The aim of this article is not to provide you with the most up-to-date information on the subject but to give you a general insight in the subject and its importance for the sector.
MiFID II, the Directive on Markets in Financial Instruments repealing MiFID I, was adopted in May 2014. Its transposition and application dates were delayed by one year: Member States had to transpose the new rules by 2 July 2017, and they have applied since 3 January 2018. All Member States have now transposed MiFID II.
The revised MiFID builds on the MiFID I rules that were already in place and it strengthens the protection of investors by introducing new organisational and conduct requirements.
During the legislative process of levels 1 and 2 texts, and during the development of level 3 measures such as ESMA guidelines, BIPAR and its Working Party on MiFID have been active in expressing their views to EU and national legislators on provisions affecting intermediaries and financial advisers.
The European Commission is required to review certain parts of MiFID II by March 2020.
Key points from an intermediary perspective in the level 1 Directive
Key points include the “analogous regime” for “opt-out” firms (firms that are regulated at national level and that do not hold clients’ money and only receive and transmit orders and/or provide advice can be exempted by Member States but have to comply with an “analogous regime”); the provisions on the ban of commission in the case of independent advice, the requirement of quality enhancement in the case of commissions, the knowledge and competence requirements, provisions adding unjustified burden to SME intermediaries and financial advisers such as product governance requirements, etc.
Level 2 rules
The MiFID II, level 1, Directive is completed by level 2 instruments. These include:
For more details on levels 1 and 2 rules, please see the BIPAR Annual Report of 2016-2017.
The MiFID II Directive is also completed by level 3 Guidelines prepared by the European Securities and Markets Authority (ESMA). ESMA consulted on and published Guidelines on cross-selling, on complex debt instruments and structured deposits, on the assessment of knowledge and competence, on product governance (and the target market in particular), on the assessment of suitability of the members of the management body and key function holders, and on certain aspects of the MiFID II suitability requirements.
Guidelines are not legally binding, but they are subject to the “comply or explain” procedure. From the moment that the Guidelines are published in all languages, a two-month period starts to run during which the national competent authorities have to notify ESMA as to whether they comply or intend to comply with the Guidelines, stating their reasons for non-compliance.
Questions & Answers (Q&As)
In 2018 and 2019, ESMA published updates on its Q&As regarding the implementation of investor protection and intermediaries’ topics under MiFID II. The purpose of these Q&As is to “promote common supervisory approaches and practices in the application of MiFID II/ MiFIR for investor protection topics, providing responses to questions posed by the general public, market participants and competent authorities in relation to the practical application of MiFID II/ MiFIR requirements”.

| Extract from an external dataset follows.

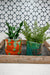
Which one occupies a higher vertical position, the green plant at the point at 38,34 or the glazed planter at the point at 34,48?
the green plant at the point at 38,34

The recent updates deal with topics such as:
ESMA Q&As are not meant to constitute new policy and are periodically reviewed to update them where required and to identify if some of the material has to be converted into Guidelines and Recommendations.
In March 2019, ESMA published an online tool for MiFID II (“Interactive Single Rulebook”), which provides links to the different MiFID II and MiFIR level 2 (delegated acts, regulatory technical standards, implementing technical standards) and level 3 (questions and answers, guidelines, opinions) measures. With this tool, ESMA aims to facilitate the consistent application of the EU single rulebook in the securities markets area.
Review of MiFID II and next steps
The European Commission is required to review MiFID II by March 2020. ESMA has to prepare various contributions to the Commission in this respect, for example on the impact of the MiFID II requirement to disclose any fees, commissions and non-monetary benefits in connection with the provision of an investment service or an ancillary service to the client, including its impact on the proper functioning of the internal market on cross-border investment advice.
Early 2019, ESMA sent a letter to the European Commission proposing to postpone its deliveries by 6 to 24 months, considering the uncertainties introduced by Brexit and aiming to ensure that enough experience is gathered on the application of MiFID II/MiFIR before beginning the review of the functioning of the various MiFID II provisions.
At a meeting of the European Parliament’s ECON committee in April 2019, Vice-President and Commissioner for Financial Stability, Financial Services and Capital Markets Union, Valdis Dombrovskis said that the Commission is preparing the MiFID II review and that initial lessons can be drawn.
The Commission will look at consumer protection and the operation of equities and bond markets. They will assess whether it is time to consider establishing more market transparency through the consolidated tape and they would like ESMA to prioritise its report on the latter. They will also assess how unbundling investment research from brokering has worked and whether they need to adjust this unbundling rule.
Commissioner Dombrovskis also referred to the ESMA letter, saying that such delay was unfortunate, adding, however, that delivering the analysis to produce those reports is particularly challenging until there is further clarity of the trading landscape post-Brexit.